(Text excerpt begins)

Why isn't a mapped drive available under an elevated cmd prompt but is under a regular cmd prompt? [duplicate]

With Windows 8, why isn't a mapped drive available under an elevated cmd prompt but is under a regular cmd prompt? I can run a net use and get it to be available but I still find this odd.


When using UAC with an administrative user, at login, Windows creates two tokens. One token (the elevated one) is unfiltered, and has the Administrators group enabled. The other token has the Administrators group (and some other details, like the Power Users group) filtered out.

Since these two tokens have separate security contexts, network connections in one aren't available in the other, even if it's really the same user.

So if you map a drive using Explorer, an elevated Command Prompt (or any other elevated process) won't be able to see it.

(Text excerpt ends)

● What this exercise asks
a. In the text on mapped drives and elevated prompts, how many tokens does Windows create at login for an administrative user running UAC?
b. List every program or command that the text on mapped drives and elevated prompts mentions by name.
c. Continue the explanation of mapped drives under UAC from where it stops.

(Provided data begins)

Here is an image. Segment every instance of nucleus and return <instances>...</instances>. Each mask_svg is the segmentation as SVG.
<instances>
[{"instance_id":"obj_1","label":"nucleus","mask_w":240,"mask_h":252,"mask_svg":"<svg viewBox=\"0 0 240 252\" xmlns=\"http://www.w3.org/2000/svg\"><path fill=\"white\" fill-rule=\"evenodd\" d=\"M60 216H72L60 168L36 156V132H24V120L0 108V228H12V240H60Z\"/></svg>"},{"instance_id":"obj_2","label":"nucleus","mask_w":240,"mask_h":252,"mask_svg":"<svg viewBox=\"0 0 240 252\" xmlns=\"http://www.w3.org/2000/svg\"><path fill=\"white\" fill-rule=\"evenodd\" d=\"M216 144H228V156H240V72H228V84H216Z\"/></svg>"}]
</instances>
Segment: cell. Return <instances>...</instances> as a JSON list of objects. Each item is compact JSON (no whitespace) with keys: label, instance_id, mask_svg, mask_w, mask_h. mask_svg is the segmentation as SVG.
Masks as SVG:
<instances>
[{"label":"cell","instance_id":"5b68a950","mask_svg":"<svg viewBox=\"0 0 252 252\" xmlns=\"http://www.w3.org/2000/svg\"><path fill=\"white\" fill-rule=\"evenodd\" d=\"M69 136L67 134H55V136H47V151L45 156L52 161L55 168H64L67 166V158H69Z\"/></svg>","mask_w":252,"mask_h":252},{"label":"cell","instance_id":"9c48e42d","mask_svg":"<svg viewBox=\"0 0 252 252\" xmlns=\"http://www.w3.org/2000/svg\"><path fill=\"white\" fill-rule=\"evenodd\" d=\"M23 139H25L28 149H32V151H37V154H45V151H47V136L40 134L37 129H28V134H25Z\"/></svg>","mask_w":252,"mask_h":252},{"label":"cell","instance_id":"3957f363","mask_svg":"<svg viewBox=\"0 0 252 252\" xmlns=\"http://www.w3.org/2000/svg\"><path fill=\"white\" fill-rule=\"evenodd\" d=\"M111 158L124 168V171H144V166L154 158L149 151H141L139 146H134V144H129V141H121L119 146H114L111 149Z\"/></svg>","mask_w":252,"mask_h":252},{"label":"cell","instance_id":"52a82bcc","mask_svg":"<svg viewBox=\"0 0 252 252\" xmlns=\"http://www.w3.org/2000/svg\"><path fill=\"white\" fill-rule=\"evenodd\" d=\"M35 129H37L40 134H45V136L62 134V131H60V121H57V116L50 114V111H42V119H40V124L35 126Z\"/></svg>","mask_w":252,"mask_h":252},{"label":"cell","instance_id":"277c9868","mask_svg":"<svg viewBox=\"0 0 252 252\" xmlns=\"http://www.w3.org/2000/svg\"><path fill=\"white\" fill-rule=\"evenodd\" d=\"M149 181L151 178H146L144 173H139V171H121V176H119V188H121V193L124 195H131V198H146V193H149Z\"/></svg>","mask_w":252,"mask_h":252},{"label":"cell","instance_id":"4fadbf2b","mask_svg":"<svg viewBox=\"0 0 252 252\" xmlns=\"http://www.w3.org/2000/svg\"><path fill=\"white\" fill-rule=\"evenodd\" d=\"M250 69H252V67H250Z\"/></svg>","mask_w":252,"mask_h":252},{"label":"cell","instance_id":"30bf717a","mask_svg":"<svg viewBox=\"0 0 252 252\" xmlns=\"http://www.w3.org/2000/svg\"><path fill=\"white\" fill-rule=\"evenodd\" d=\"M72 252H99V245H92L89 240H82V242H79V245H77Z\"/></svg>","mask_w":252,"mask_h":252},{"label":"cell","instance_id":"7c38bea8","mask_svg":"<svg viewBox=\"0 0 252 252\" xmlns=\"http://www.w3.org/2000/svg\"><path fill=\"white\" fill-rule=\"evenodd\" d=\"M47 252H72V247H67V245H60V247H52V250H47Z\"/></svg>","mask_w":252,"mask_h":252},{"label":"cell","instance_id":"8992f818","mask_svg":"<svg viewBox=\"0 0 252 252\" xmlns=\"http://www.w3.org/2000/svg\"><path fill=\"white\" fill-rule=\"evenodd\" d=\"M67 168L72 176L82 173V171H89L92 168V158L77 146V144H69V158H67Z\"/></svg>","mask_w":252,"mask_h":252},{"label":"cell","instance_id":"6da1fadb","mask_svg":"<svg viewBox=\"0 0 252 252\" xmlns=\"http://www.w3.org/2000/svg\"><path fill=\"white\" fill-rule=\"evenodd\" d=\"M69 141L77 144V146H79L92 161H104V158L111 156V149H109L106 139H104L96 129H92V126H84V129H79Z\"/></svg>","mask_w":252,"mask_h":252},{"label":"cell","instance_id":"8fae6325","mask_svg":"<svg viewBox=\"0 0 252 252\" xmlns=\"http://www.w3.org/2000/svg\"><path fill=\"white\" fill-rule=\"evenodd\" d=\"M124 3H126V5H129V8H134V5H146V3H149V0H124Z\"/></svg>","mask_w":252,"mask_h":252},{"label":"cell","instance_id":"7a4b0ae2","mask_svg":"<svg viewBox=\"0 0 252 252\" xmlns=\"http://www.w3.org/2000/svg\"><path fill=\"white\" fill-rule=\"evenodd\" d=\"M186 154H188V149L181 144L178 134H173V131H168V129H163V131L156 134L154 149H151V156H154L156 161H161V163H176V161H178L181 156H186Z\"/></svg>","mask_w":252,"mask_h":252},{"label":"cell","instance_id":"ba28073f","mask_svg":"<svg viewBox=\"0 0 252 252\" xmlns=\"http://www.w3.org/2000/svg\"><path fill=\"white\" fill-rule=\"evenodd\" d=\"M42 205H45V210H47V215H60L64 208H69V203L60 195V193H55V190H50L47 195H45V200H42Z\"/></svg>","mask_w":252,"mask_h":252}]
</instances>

(Provided data ends)

● Numbered responses
a. Two

b. Command Prompt (cmd prompt), net use, Explorer

c.
You can map the same network resource (using the same drive letter, even) in your elevated Command Prompt using the NET USE command. After that, any elevated process will also be able to see it.


William's answer explains why this happens and provides one workaround. But I want to add there is actually a registry fix from Vista that works in Windows 7 to adjust this behavior. Just add this to your registry:

[HKEY_LOCAL_MACHINE\SOFTWARE\Microsoft\Windows\CurrentVersion\Policies\System]
"EnableLinkedConnections"=dword:00000001

After a reboot mapped drives should be accessible through the elevated command prompt.